Quantization of skip connections

aaron-xichen / pytorch-playground

Base pretrained models and datasets in pytorch (MNIST, SVHN, CIFAR10, CIFAR100, STL10, AlexNet, VGG16, VGG19, ResNet, Inception, SqueezeNet)

MIT License

2.62k stars 612 forks source link

Quantization of skip connections #7

Closed ptillet closed 6 years ago

ptillet commented 6 years ago

I think that there may be a problem with the way the package handles skip layers such as those found in ResNets. My understanding is that the residual mapping F(x) + x seems to be quantized into: Quantize(F(Quantize(x, s1)), s2) + Quantize(x, s1) and ends up adding tensors that reside on two different scales. If I'm right, then the correctness of the output should still be fine (because the activations are re-scaled back to 2^sf and the computations carried out in float), but it would mean that the residual computation is done in more than the desired precision.

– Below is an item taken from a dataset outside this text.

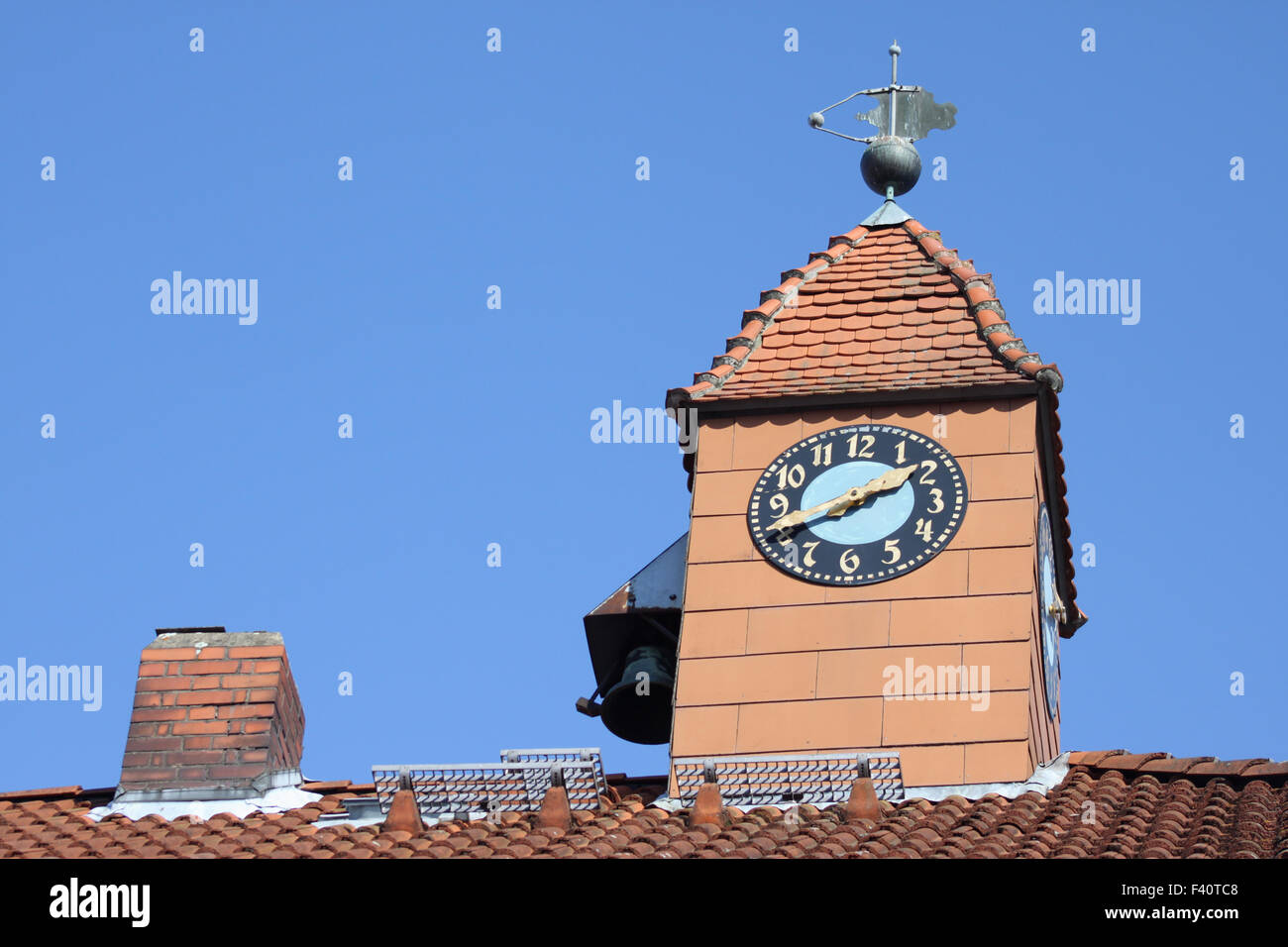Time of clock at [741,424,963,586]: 2:40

aaron-xichen commented 6 years ago

I think you are right. More accurate simulation should be Quantize(Quantize(F(Quantize(x, s1)), s2) + Quantize(x, s1), s3). And I found that the original (also wrong) quantization method made little impact on the accuracy when bit-width is not less than 8 bit. However, when bit-width goes to 6 bit, these two methods have much difference. The new (also should be correct) method results in more accuracy drop. Please checkout branch fix_issue#7 for more details. Really appreciate what you found, you have a deep understanding of the process of quantization.

ptillet commented 6 years ago

Yes, that's right. I am building very specialized INT8 GPU kernels for quantization, and ran into the same issue :) When I tried to fix it myself, I also got more accuracy drop in some cases, which makes no sense. I am still investigating on my side.